As highlighted in this prior post, the question presented is “whether the Securities and Exchange Commission may seek and obtain disgorgement from a court as ‘equitable relief’ for a securities law violation even though this Court has determined that such disgorgement is a penalty.”
As previously noted, even though Liu is not an FCPA matter the question presented in FCPA relevant given the prominence of disgorgement in SEC corporate FCPA enforcement actions.
Indeed, the Foreign Corrupt Practices Act was mentioned several times during oral argument.
The Supreme Court has never heard an FCPA case in the 40+ year history of the law and likely never will so long as the DOJ and SEC continue to enforce the FCPA consistent with current trends. (See here for more).
Thus, mere mention of the FCPA at the Supreme Court is something to take note of (at least on a website devoted to the FCPA).
During oral argument, various Justices appeared interested in whether the SEC actually returns disgorgement amounts paid in an enforcement action back to investors or whether the money simply goes into the U.S. Treasury.
Chief Justice Roberts generally asked “how hard” is it for the SEC to return money to investors and stated “I would assume that investors should be pretty easy to find if there’s money available.” Counsel for Liu responded:
“I guess what I would say, Your Honor, is that the — the — in many cases that they currently use the power, they don’t even believe that it’s appropriate to return the money to investors. And I would point to the Foreign Corrupt Practices Act cases as the biggest example of that.”
During his opening statement, Deputy Solicitor General Malcolm Stewart addressed the issue of how disgorgement is calculated and stated:
“In Foreign Corrupt Practices cases — Act cases, the wrong is that the defendant company has obtained a contract by paying a bribe to the public official, and the SEC would say, in those cases, the proper measure of disgorgement is net profits earned on the contract.”
Justice Sotomayor asked Stewart for the SEC’s position “with respect to that broader question of who gets the money? Why is it the Treasury? It’s not the SEC getting the money. […] [I]f the Treasury is getting it, we don’t really know if it’s being used to help investors.

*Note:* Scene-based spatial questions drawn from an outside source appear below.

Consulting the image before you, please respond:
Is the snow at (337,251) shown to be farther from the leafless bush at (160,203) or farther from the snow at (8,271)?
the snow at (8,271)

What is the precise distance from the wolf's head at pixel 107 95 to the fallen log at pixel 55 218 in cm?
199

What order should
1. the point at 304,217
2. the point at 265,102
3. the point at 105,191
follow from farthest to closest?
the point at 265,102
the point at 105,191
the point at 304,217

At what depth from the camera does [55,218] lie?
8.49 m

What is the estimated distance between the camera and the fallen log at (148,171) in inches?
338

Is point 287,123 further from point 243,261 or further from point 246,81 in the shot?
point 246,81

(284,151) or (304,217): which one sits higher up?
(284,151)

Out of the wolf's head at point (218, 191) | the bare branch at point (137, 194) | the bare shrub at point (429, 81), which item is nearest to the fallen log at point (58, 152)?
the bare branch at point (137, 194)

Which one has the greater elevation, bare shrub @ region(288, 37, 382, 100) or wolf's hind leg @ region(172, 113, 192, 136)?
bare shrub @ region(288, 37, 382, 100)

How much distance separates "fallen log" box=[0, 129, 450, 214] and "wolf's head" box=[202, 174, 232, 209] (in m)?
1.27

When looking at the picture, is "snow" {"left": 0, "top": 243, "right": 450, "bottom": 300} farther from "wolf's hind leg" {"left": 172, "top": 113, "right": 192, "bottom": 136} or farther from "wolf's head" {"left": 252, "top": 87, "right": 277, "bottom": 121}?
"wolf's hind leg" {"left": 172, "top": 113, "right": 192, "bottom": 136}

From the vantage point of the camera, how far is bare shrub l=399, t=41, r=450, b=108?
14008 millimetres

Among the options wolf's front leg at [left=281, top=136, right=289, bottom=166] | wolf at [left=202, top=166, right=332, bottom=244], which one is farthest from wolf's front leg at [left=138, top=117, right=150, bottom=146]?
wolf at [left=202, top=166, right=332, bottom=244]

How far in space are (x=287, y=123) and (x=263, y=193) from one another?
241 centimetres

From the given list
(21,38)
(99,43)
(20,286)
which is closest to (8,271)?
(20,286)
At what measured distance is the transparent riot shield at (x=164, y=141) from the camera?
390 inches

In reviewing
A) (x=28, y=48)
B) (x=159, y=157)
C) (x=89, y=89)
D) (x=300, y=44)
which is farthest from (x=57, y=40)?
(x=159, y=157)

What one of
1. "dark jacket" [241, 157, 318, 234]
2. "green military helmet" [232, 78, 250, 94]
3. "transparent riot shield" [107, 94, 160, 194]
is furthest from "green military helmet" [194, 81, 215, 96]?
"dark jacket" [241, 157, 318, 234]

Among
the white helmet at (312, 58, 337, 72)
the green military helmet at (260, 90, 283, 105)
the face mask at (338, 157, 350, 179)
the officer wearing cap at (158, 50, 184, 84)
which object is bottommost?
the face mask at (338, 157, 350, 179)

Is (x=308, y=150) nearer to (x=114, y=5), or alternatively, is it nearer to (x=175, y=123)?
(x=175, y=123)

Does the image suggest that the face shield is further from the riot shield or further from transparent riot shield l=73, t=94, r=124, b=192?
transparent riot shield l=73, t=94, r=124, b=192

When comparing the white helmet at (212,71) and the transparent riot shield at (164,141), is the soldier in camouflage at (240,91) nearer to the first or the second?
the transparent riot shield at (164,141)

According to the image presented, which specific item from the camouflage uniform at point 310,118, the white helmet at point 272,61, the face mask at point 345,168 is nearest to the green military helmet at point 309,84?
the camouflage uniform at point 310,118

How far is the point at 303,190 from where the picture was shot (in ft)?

Stewart responded in pertinent part:
“… [A]s an empirical matter, the SEC tries to return the money to investors when it can, and we’re largely successful in doing that. Now there is a category of cases like the FCPA cases, the Foreign Corrupt Practices Act cases, where sometimes we do get big judgments. They’re not returned to investors because there really is no obvious universe of individual victims from an FCPA violation — an FCPA violation. But, in cases where individual victims can be located and the money can be distributed, it’s our general practice to do so.”
Several prior posts (see here and here for example) have addressed alleged victims in FCPA violations including as relevant to the question of where settlement money should go.
Thus the Deputy Solicitor General’s statement in the Supreme Court that “there really is no obvious universe of individual victims from an FCPA violation” is a notable statement.